As one writer put it: Good Luck Treating Cerebral Palsy with Broccoli.

Charles Pierce blogged on Esquire: Tony Scalia's Retirement Has Started Early
It is plain now that Scalia simply doesn't like the Affordable Care Act on its face. It has nothing to do with "originalism," or the Commerce Clause, or anything else. He doesn't think that the people who would benefit from the law deserve to have a law that benefits them. On Tuesday, he pursued the absurd "broccoli" analogy to the point where he sounded like a micro-rated evening-drive talk-show host from a dust-clotted station in southern Oklahoma.

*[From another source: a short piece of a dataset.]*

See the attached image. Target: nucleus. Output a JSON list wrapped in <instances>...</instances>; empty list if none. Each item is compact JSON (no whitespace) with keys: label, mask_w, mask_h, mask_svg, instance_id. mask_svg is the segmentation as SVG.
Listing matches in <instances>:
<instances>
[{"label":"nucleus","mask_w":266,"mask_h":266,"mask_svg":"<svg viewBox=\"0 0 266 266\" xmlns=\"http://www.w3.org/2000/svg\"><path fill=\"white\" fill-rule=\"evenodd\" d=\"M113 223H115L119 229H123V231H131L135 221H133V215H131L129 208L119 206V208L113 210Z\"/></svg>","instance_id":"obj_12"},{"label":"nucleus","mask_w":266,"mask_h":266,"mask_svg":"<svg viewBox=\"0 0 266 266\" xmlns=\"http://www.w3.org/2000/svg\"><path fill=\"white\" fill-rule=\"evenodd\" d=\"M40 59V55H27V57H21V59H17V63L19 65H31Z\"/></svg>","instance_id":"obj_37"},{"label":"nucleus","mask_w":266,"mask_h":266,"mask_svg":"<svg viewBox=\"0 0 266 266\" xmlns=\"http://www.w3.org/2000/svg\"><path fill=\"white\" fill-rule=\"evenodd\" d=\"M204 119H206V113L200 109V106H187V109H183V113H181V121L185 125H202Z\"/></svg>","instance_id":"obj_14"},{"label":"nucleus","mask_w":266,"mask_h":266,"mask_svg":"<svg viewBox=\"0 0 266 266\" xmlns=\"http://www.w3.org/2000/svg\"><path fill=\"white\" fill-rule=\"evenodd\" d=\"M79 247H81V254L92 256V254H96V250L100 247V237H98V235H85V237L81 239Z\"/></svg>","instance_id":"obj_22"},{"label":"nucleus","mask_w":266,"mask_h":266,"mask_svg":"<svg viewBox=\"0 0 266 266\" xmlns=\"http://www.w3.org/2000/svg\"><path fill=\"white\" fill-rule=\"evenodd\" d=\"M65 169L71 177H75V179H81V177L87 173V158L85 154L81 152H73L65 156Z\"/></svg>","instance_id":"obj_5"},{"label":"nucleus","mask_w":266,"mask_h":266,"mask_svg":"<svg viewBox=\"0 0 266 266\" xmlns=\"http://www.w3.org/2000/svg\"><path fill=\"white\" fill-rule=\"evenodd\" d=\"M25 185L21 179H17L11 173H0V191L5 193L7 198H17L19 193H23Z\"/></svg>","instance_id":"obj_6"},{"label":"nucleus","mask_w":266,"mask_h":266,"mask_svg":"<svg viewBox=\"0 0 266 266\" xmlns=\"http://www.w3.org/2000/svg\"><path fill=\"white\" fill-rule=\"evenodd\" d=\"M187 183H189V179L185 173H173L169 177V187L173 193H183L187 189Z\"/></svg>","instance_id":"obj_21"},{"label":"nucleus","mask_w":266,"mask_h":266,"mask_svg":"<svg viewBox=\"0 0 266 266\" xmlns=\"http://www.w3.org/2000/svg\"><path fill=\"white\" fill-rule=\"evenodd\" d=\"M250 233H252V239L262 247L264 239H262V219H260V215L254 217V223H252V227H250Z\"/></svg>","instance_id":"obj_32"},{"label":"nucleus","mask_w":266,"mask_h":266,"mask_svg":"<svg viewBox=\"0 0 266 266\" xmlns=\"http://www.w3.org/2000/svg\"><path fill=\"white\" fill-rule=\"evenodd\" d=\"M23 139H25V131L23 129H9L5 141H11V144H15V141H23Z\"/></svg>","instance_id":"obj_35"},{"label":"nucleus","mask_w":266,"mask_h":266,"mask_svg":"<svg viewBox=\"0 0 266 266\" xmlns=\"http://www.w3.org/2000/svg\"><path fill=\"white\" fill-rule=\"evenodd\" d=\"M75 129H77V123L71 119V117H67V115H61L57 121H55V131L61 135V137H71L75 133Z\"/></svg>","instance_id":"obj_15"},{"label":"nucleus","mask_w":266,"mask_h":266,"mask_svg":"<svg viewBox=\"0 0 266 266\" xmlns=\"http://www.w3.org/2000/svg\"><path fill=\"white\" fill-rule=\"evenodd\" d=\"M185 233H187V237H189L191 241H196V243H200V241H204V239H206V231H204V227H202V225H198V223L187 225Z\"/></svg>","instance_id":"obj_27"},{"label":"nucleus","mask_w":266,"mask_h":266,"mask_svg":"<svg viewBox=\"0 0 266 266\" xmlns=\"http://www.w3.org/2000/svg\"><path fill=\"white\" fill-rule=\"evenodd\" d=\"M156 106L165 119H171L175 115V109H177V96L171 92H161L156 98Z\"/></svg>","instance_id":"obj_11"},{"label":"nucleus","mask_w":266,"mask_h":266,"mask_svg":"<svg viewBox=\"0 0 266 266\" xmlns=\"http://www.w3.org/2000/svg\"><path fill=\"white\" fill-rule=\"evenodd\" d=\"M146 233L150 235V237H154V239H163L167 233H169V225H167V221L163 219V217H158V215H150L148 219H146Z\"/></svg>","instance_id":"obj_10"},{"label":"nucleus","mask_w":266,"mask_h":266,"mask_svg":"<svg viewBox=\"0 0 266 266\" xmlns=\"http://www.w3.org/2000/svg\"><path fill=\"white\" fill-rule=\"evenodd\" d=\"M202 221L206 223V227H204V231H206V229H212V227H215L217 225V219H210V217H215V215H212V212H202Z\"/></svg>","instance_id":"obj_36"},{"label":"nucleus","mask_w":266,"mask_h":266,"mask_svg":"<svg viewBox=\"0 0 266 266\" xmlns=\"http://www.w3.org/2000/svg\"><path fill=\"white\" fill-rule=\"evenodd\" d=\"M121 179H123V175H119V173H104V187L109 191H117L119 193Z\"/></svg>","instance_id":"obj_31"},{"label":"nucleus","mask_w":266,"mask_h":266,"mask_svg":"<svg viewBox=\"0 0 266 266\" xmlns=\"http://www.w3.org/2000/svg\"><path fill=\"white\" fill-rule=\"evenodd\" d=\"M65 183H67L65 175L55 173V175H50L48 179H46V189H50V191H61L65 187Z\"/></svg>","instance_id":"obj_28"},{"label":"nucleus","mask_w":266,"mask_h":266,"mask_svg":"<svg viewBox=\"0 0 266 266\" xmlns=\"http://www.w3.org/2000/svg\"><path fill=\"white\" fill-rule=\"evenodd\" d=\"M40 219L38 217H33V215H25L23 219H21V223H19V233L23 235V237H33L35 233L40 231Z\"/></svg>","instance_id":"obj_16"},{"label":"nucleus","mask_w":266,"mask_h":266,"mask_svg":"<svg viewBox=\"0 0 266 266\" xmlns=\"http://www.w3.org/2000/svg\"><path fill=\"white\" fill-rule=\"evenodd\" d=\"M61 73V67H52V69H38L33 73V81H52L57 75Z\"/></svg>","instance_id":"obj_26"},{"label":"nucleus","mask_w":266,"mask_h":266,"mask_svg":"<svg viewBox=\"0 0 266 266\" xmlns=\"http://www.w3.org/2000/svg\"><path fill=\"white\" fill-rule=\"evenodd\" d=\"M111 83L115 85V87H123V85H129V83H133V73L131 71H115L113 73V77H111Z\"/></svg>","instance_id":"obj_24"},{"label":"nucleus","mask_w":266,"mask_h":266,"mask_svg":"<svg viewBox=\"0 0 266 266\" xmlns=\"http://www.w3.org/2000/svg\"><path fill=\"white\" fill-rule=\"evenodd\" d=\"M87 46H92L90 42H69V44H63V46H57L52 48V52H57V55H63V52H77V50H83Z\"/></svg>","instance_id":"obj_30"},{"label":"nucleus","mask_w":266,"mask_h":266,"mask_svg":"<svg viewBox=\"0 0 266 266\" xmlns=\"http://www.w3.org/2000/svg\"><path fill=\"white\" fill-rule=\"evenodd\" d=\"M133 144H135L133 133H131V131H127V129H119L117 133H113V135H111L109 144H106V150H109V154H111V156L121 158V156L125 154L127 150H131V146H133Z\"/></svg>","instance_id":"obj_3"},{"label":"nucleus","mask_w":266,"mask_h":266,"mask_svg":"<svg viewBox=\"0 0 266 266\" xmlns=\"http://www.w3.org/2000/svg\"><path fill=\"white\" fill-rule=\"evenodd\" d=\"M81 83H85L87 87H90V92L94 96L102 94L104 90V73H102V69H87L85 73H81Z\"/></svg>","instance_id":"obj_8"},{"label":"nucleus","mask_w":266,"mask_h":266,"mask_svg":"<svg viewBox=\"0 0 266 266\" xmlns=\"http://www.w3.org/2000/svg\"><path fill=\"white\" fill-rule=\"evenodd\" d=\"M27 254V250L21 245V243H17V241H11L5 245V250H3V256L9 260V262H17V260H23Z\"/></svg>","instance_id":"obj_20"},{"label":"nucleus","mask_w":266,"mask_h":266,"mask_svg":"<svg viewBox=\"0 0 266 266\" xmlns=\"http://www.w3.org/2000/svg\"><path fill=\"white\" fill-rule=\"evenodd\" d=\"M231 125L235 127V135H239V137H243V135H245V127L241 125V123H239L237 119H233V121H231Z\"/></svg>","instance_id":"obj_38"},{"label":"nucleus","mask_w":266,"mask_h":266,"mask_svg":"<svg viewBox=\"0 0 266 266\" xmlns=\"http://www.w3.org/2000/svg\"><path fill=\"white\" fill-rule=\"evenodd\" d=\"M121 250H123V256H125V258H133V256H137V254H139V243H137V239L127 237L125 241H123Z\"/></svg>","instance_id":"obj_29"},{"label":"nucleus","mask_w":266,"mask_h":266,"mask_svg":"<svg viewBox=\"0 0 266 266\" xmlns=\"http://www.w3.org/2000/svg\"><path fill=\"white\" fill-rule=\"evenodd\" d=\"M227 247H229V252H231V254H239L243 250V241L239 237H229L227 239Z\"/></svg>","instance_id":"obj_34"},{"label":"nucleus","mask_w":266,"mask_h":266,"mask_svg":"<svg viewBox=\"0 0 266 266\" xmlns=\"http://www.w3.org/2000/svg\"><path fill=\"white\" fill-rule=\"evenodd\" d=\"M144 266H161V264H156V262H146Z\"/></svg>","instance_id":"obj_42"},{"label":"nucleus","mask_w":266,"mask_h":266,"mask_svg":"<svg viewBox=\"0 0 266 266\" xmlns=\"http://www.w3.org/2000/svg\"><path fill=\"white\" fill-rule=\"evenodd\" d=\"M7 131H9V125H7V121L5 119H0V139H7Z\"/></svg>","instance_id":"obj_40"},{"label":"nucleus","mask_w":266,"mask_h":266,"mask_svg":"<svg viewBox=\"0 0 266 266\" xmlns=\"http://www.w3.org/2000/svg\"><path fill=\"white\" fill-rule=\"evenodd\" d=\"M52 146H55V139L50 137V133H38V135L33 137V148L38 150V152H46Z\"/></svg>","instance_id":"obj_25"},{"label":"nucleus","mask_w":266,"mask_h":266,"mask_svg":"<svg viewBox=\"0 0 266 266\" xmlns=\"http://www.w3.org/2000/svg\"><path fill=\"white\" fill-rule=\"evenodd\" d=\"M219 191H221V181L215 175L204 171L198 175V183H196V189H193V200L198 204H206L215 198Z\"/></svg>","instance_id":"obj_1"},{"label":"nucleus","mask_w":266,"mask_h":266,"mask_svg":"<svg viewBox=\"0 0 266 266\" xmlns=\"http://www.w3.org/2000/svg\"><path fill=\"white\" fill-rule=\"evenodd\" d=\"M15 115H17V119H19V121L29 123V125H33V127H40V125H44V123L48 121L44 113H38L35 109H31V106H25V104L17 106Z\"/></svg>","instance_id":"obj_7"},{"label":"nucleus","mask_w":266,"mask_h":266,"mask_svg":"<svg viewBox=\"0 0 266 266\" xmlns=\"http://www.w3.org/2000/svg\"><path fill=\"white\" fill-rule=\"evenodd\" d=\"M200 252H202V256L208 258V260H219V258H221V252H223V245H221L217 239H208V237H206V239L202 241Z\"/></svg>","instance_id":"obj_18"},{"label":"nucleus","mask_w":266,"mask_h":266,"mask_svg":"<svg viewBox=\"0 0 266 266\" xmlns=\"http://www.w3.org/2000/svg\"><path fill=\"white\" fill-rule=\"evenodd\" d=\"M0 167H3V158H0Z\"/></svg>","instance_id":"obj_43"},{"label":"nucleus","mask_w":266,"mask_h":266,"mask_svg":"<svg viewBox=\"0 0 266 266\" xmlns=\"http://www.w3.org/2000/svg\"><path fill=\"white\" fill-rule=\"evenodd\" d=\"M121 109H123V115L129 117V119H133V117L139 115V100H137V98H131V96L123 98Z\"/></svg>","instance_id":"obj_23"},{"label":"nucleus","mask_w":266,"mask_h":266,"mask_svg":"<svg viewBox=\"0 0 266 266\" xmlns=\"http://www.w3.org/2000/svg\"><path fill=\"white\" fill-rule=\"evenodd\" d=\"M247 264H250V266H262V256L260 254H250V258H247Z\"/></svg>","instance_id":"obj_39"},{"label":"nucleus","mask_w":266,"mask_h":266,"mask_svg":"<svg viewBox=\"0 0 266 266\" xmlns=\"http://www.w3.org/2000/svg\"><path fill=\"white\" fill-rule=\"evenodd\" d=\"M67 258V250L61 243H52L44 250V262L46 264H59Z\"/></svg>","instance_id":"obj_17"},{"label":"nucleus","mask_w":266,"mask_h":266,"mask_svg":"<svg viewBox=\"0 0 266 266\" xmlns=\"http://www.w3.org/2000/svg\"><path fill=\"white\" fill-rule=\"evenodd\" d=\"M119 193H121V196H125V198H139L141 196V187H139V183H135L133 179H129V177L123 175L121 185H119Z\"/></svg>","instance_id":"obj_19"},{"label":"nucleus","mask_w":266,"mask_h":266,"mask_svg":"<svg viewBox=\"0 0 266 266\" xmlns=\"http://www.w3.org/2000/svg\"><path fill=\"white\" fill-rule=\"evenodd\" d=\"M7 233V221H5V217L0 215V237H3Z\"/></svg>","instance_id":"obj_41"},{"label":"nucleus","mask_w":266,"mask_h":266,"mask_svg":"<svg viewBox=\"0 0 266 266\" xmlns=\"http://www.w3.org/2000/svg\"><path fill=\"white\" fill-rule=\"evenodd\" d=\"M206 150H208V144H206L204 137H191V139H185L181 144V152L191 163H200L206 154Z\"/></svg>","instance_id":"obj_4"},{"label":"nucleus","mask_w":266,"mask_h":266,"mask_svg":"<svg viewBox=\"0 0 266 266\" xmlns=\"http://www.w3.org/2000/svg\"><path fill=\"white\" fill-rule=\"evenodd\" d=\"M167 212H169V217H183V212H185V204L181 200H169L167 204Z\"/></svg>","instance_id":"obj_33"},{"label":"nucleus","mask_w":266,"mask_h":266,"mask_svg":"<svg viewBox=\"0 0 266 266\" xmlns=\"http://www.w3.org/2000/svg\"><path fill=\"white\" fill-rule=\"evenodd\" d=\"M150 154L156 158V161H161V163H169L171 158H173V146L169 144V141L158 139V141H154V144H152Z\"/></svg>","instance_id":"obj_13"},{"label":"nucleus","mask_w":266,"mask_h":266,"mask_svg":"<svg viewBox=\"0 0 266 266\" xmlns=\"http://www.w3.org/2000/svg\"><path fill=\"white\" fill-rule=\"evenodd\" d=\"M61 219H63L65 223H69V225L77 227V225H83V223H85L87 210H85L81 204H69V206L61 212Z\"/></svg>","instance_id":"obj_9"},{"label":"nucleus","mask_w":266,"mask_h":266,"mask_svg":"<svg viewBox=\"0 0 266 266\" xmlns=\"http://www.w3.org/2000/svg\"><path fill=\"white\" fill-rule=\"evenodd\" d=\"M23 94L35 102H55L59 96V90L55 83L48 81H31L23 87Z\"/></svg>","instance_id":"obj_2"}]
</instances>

In a New York Times op-ed entitled Broccoli and Bad Faith Paul Krugman wrote:
Let’s start with the already famous exchange in which Justice Antonin Scalia compared the purchase of health insurance to the purchase of broccoli, with the implication that if the government can compel you to do the former, it can also compel you to do the latter. That comparison horrified health care experts all across America because health insurance is nothing like broccoli. Why? When people choose not to buy broccoli, they don’t make broccoli unavailable to those who want it. But when people don’t buy health insurance until they get sick — which is what happens in the absence of a mandate — the resulting worsening of the risk pool makes insurance more expensive, and often unaffordable, for those who remain. As a result, unregulated health insurance basically doesn’t work, and never has.

So often in this political year the whole thing seems like a Funhouse Nightmare, but it's terrible when a Supreme Court Justice sounds like a cross between Rush Limbaugh and Dana Carvey singing the Broccoli Song on SNL. Then again, maybe the fact that this nonsense is on the record and will be in the history books is some kind of justice after all.